Hamilton, known for her inspirational story of continuing to surf after losing her arm in a shark attack as a teenager, voiced her disagreement with allowing males to compete in female surfing events under California state law. The California Coastal Commission stated that banning transgender athletes from competitions would go against the public access, recreation, and environmental justice policies of the Coastal Act. The pressure from the Commission led to the American Longboard Association changing its stance on transgender inclusion at the event to ensure compliance with the regulations set forth by various governing bodies in the sport.

Messick’s initial comments about supporting biological males in the men’s division and biological females in the women’s division stirred controversy and prompted the California Coastal Commission to issue a letter urging compliance with transgender policies. The event was at risk of not qualifying for a permit under the law if the policy banning transgender athletes was enforced. Messick eventually announced a change in policy to allow transgender athletes to compete in their preferred divisions, aligning with the guidelines set by the International Surfing Association. The situation highlighted the ongoing discussions and challenges surrounding transgender inclusion in sports and the importance of adhering to regulations to ensure fair competition for all athletes.

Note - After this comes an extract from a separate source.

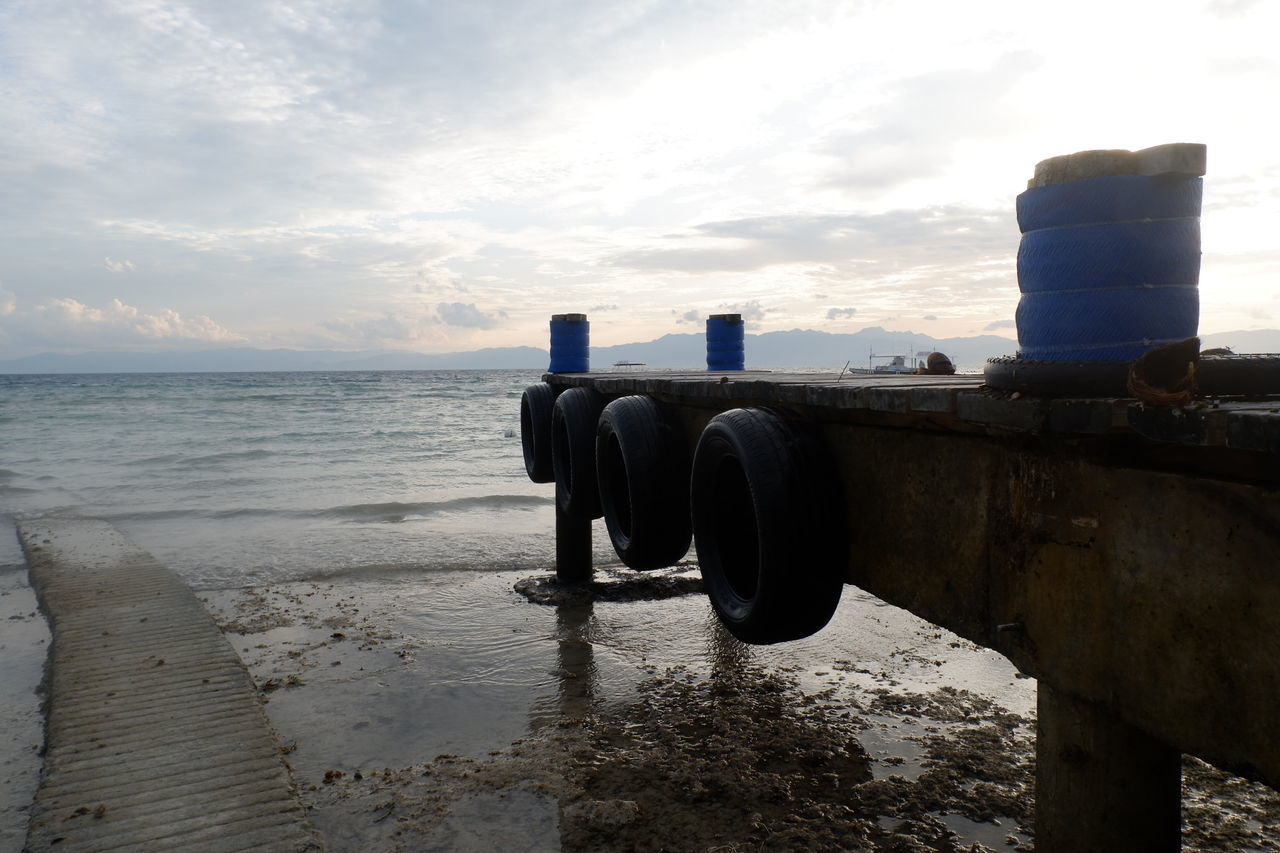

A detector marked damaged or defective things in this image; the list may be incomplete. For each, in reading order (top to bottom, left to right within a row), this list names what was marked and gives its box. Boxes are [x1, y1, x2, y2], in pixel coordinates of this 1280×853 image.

rusty pier side [547, 368, 1280, 850]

The debate around transgender participation in surfing competitions reflects broader conversations about inclusivity and fairness in sports. While the American Longboard Association initially faced scrutiny for its stance on transgender athletes, the organization ultimately complied with regulations to allow a transgender surfer to compete. The policies set by governing bodies like the International Surfing Association aim to create a level playing field for all athletes, regardless of gender identity. The controversy at the Huntington Beach Longboard Pro competition serves as a reminder of the complexities and nuances involved in addressing gender inclusion in sports, and the importance of finding a balance between fairness and inclusivity in competitive environments.